Tuesday, October 18, 2005

is there any meaning in life?

you know... after hearing my lecturers about samuel beckett, i'm starting to wonder if there really is any real meaning to life. do the things that we cling to have meaning because we want to cover the illusion that life really has no meaning to begin with? it makes sense to an extent. to beckett, human communication is rubbish. do we really mean what we say sometimes? like good morning for example. do we really mean it when we wish it to someone? or do we want something else? food for thought... "nothing is funnier than unhappiness, i grant you that. yes, yes, it's the most comical thing in the world," says beckett. wash aside that bitter aftertaste you just felt when reading his seemingly cruel comment. yeah, it's a rather brutal comment. but let's think about it from his perspective... if life is as meaningless as beckett claims it to be, then why are we getting so upset over things for? what's the point in it? think a guy furiously punching and kicking at thin air... that's what beckett is saying. we're shadowboxing sometimes, getting upset over things that sometimes don't really matter. if anyone has heard the myth of sisyphus, you'll get what i mean. sisyphus was condemned by the gods for leaving the underworld and refusing to return to roll a boulder up a slope in the afterlife. only to have it slide down, and go down and start again. for eternity. yes... as rowan atkinson say, is "which i hardly need remind you, is a heckuva long time." up, down. up, down. rinse, repeat.

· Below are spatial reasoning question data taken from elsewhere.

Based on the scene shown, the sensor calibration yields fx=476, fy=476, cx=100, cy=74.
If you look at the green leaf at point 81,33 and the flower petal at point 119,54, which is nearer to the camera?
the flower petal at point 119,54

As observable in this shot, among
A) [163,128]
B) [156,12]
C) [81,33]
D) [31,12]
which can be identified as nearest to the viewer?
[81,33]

are we going through life the way sisyphus is? endless repition... on and on... without a real purpose? that we're struggling so much, for nothing in the end? it really makes one wonder... is this meaningful life we all have, just a mirage of our parched minds, thirsting for purpose? why do we bother? why do we try so hard? when ultimately it could all be for nought?

if you're starting to wonder if i have converted over to beckett's school of thinking, the answer is no. i still feel my life has meaning. so what if it is ultimately an illusion. i'm the boss of myself, i feel what i want to feel, i say what i want to say(though sometimes veiled), i do what i wish(school doesn't apply there). and in all i do, all i say, all i feel, i have the ability to give it meaning to myself, to fashion it to suit whatever way i see it fit. not you. not him. not her. not any tom, dick or harry on the street. it's mine, and makes me me. just like you are what makes you you. like camus says in his essay, one must imagine sisyphus happy.